## Short exercise
Could you copy the Ronaldo passage below word for word, from start to finish?

## Document text
## start
The broad outlines of each one are the same: He slows down, and you can almost instantly feel the dread soaking the poor defender. Only Ronaldo knows where he’s going, and suddenly it’s a helicopter of in-and-out. Either the defender dives in and he’s toast, or the stop and start is enough for Ronaldo to freeze his marker for just long enough to allow him to blow by. Then he’s off, skipping away into the space he needs to shoot, cross, or dice up another hapless opponent.
However, it took Ronaldo a few years to develop into that unguardable and devastating force. He and his step-overs arrived at United in the summer of 2003 from Sporting Lisbon. As the story goes, he was so convinced he was immediately going to be loaned back to his Portuguese team that he didn’t even bring a change of clothes to England. Yet, on August 16, 2003, he made his Manchester United debut at 18. For the next three seasons, Ronaldo functioned primarily as a tricky and athletic-but-slight winger. In his first 95 games across three Premier League seasons, he scored a modest 18 goals.
Then, in 2006-07, Ronaldo, who’d been growing stronger by the season, made the superstar leap. He led the Premier League in assists with 14, and a year later he led the league with 31 goals.
## end
## Data excerpt
## start
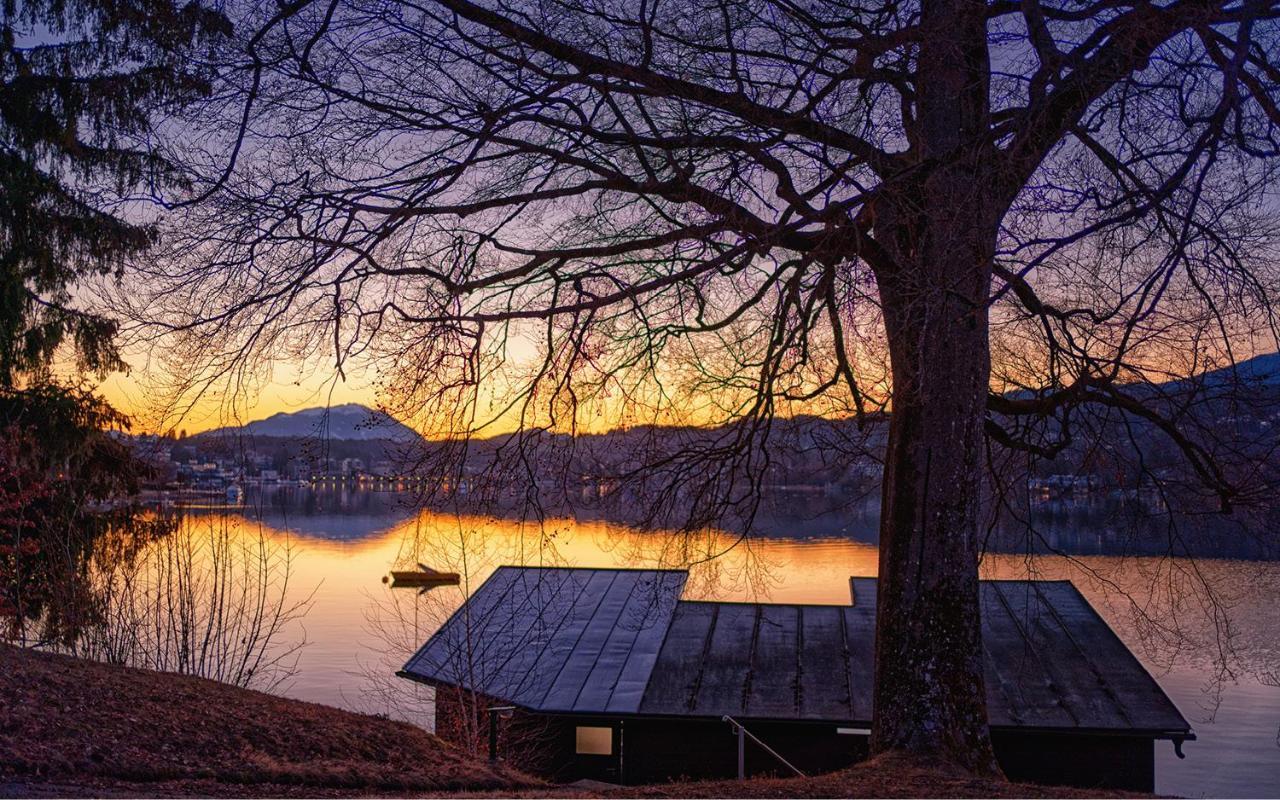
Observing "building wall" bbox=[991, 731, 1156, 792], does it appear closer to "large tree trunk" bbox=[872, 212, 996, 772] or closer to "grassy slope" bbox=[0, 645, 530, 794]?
## end
## Answer below
The broad outlines of each one are the same: He slows down, and you can almost instantly feel the dread soaking the poor defender. Only Ronaldo knows where he’s going, and suddenly it’s a helicopter of in-and-out. Either the defender dives in and he’s toast, or the stop and start is enough for Ronaldo to freeze his marker for just long enough to allow him to blow by. Then he’s off, skipping away into the space he needs to shoot, cross, or dice up another hapless opponent.
However, it took Ronaldo a few years to develop into that unguardable and devastating force. He and his step-overs arrived at United in the summer of 2003 from Sporting Lisbon. As the story goes, he was so convinced he was immediately going to be loaned back to his Portuguese team that he didn’t even bring a change of clothes to England. Yet, on August 16, 2003, he made his Manchester United debut at 18. For the next three seasons, Ronaldo functioned primarily as a tricky and athletic-but-slight winger. In his first 95 games across three Premier League seasons, he scored a modest 18 goals.
Then, in 2006-07, Ronaldo, who’d been growing stronger by the season, made the superstar leap. He led the Premier League in assists with 14, and a year later he led the league with 31 goals.